# Does anyone here have C&C cages for guinea pigs and also have dogs at home??



## toffee44 (Oct 21, 2011)

I currently have a ferplast 120 and a bigger cage (not sure one make, its a good 1.5m by 70cm) connected together buy a ramp for two guinea pigs, but they do look really untidy. I choose to do this over a C&C cages as I have dogs in the house, who show very little interest but you never know. 
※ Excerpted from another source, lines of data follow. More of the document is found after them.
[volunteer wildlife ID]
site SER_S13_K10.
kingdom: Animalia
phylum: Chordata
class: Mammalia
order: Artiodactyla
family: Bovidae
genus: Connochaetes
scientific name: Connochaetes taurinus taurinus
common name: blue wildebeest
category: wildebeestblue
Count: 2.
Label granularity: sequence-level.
Does anyone use C&C grids with dogs about, how have you made a sturdy lid if you have, thanks.


----------



## purple_x (Dec 29, 2010)

I dont have guinea pigs yet but I am a member of the guinea pig forum and someone had made a c&c cage and had used the grids to make a stand for it so the dog couldn't get to them as they were high up, very clever!
Also people use the c&c grids as a lid and just tie it down so nothing can shove it off.


----------



## CreativeLC (Aug 13, 2008)

I have 2 dogs and don't think its safe to have a c&c cage. I have something similar to a c&c cage but it has high sides so the dogs can't get in.


----------



## Donna3939 (Nov 28, 2010)

I used to have a HUGE c&c set up (5x4 sqaures) - double height with 2 upper tiers of 5x2 (honestly took up the whole of the conservatory!) - I kept changing the layout when I found it hard to clean and had to allow for easier access.

I had to use a lid because of the cats and my dogs are borders so the terrier instinct was far too strong to risk.

Anyway, to make a lid I used the c&c squares with lengths of wood attached along the length with cable ties. I also used wood in the frame of the cage to give added strength. The cats used to sleep on the lid so it must've been ok!

x


----------



## Donna3939 (Nov 28, 2010)

Hopefully this should give you an idea of my layout. In the end, after getting sick of the impossible cleaning task I ended up with one mahoosive single level cage. x


----------